== ZITIERTER AUSZUG
Johann Casimir , mit seinen Brüdern am Hof der Feinde seines Vaters erzogen, musste versuchen, seine Position als Herzog von Sachsen-Coburg zu sichern, die sein Vater und Großvater "durch ihre katastrophale Politik gegenüber dem Kaiser" fast zunichte gemacht hatten, wie Boseckert sagt. Erst ein Beschluss des Reichstags setzte Casimir und seine Brüder wieder in ihre Rechte ein; die Kurwürde hatte das Herzogshaus da freilich schon verloren.
====
== DATENZEILEN
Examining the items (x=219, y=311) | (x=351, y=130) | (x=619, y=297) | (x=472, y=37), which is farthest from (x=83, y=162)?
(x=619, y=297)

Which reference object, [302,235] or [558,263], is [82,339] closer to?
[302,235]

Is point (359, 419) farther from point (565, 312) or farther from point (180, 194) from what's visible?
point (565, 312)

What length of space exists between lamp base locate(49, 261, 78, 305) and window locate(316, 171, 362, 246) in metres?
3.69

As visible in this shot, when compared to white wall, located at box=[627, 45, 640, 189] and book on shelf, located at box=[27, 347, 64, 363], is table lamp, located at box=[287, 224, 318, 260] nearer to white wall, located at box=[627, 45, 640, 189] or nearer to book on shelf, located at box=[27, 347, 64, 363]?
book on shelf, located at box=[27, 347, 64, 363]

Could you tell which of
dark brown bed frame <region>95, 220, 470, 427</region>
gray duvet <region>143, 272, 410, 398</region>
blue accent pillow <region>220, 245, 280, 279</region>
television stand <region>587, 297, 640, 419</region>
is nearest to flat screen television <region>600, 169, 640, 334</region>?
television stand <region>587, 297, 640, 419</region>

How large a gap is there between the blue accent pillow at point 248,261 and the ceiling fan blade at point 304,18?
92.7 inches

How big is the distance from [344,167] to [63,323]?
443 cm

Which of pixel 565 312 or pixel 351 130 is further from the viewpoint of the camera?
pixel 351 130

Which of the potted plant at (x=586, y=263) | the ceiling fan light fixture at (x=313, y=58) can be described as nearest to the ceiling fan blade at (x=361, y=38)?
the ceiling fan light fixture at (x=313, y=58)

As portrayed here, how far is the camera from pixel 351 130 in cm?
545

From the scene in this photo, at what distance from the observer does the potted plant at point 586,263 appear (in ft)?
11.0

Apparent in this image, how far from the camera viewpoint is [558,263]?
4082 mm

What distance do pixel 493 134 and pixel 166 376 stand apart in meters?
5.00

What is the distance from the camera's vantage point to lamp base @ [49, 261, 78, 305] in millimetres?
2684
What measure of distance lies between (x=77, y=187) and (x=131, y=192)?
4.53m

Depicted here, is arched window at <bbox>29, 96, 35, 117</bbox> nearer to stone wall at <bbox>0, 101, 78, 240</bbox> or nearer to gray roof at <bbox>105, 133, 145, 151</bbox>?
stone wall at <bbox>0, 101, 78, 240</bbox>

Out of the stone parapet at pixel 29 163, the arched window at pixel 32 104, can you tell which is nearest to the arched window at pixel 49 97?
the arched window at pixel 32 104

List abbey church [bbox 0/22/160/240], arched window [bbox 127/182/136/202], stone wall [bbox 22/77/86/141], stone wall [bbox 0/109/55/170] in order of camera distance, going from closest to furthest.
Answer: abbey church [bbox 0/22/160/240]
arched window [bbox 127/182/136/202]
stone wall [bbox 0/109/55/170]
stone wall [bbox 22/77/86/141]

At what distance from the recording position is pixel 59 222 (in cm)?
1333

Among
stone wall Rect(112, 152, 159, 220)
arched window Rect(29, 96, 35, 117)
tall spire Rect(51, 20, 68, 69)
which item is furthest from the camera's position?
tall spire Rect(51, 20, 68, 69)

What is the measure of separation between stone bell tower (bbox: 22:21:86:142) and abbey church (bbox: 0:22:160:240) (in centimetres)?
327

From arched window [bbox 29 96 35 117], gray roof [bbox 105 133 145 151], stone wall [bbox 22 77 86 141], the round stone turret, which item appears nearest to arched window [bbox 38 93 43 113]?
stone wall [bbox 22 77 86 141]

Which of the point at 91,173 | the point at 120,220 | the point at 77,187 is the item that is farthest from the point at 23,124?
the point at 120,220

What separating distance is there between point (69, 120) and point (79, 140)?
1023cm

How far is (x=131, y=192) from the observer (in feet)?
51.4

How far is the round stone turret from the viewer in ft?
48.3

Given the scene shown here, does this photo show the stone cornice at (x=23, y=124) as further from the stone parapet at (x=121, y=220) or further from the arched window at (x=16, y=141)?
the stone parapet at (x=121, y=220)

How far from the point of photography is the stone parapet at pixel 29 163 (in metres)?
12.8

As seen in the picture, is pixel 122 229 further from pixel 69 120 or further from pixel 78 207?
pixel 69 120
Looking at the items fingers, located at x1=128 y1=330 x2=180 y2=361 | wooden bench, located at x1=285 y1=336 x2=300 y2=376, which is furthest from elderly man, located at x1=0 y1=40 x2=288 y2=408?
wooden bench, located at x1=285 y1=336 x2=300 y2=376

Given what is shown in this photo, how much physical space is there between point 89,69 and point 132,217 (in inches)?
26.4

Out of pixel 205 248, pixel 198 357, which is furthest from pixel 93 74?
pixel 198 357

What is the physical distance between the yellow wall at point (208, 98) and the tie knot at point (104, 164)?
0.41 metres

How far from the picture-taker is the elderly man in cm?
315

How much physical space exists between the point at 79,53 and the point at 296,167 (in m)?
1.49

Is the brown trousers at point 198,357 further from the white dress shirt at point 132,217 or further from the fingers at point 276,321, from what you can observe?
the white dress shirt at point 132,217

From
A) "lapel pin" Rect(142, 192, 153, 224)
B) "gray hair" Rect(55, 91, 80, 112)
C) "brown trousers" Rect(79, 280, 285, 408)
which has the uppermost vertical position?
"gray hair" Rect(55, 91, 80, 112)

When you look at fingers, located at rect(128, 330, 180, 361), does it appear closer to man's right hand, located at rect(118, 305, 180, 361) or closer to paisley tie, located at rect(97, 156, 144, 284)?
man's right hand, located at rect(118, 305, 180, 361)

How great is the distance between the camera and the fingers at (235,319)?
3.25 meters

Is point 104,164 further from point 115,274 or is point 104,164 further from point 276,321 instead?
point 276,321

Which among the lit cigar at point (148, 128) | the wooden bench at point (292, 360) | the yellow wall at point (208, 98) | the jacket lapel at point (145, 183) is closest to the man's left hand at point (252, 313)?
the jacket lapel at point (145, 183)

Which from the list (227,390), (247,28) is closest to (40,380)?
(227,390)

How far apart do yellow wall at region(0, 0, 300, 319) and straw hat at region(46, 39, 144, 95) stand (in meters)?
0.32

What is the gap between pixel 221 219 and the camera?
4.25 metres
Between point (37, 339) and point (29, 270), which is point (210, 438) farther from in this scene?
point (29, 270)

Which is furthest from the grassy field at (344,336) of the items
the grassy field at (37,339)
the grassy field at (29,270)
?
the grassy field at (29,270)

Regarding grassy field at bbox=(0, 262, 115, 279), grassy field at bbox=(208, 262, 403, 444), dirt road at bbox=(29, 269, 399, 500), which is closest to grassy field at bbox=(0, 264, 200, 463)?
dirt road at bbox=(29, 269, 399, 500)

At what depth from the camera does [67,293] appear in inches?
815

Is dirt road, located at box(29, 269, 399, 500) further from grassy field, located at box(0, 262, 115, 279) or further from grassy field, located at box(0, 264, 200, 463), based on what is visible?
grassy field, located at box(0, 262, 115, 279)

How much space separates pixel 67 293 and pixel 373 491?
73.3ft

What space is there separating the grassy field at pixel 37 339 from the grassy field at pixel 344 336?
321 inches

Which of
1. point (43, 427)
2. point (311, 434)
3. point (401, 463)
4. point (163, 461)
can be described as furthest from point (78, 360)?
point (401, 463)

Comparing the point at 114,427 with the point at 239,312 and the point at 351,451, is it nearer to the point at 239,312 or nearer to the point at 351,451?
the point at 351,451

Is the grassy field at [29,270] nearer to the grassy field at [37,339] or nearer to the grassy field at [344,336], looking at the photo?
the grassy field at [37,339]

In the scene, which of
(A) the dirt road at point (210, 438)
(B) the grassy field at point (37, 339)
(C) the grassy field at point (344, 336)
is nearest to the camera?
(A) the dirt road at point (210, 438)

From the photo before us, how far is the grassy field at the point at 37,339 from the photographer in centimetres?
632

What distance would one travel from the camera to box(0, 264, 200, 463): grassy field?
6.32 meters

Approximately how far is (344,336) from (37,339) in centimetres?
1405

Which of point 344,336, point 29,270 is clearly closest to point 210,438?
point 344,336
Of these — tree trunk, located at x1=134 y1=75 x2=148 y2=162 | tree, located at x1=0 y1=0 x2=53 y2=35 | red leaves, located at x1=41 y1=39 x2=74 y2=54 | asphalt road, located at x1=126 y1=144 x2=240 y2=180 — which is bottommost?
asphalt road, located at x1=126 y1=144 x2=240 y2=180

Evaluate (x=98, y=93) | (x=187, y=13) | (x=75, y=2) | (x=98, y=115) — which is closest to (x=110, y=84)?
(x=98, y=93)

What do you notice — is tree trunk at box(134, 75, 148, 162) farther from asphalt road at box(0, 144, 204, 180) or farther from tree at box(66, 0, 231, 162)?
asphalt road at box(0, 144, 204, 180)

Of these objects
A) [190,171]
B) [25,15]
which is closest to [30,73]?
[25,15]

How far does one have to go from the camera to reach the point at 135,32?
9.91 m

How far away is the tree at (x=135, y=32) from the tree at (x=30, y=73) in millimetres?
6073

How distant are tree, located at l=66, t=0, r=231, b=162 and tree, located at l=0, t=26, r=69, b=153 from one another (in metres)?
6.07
====
§ **ARBEITSSCHRITTE**:
1. Geben Sie den Absatz im Auszug über Johann Casimir, der mit „Johann Casimir“ beginnt, in kürzerer Form wieder und behalten Sie dabei die wichtigsten Fakten bei.
2. Aktualisieren Sie im Auszug über Johann Casimir den Teil, der mit den Worten „Johann Casimir , mit“ beginnt und mit „freilich schon verloren.“ endet, indem Sie „Brüdern“ durch „Geschwistern“ ersetzen.
3. Übersetzen Sie den Satz „Erst ein Beschluss des Reichstags setzte Casimir und seine Brüder wieder in ihre Rechte ein; die Kurwürde hatte das Herzogshaus da freilich schon verloren.“ aus dem Auszug über Johann Casimir ins Englische.

§ **ANTWORTEN DER REIHE**:
1. Johann Casimir wuchs mit seinen Brüdern am Hof der Feinde seines Vaters auf. Er musste seine Stellung als Herzog von Sachsen-Coburg sichern, die Vater und Großvater laut Boseckert durch ihre katastrophale Politik gegenüber dem Kaiser fast zunichte gemacht hatten. Erst ein Reichstagsbeschluss setzte ihn und seine Brüder wieder in ihre Rechte ein. Die Kurwürde hatte das Herzogshaus jedoch bereits verloren.

2.
Johann Casimir , mit seinen Geschwistern am Hof der Feinde seines Vaters erzogen, musste versuchen, seine Position als Herzog von Sachsen-Coburg zu sichern, die sein Vater und Großvater "durch ihre katastrophale Politik gegenüber dem Kaiser" fast zunichte gemacht hatten, wie Boseckert sagt. Erst ein Beschluss des Reichstags setzte Casimir und seine Brüder wieder in ihre Rechte ein; die Kurwürde hatte das Herzogshaus da freilich schon verloren.

3. Only a resolution of the Imperial Diet restored Casimir and his brothers to their rights; by then, however, the ducal house had already lost the electoral dignity.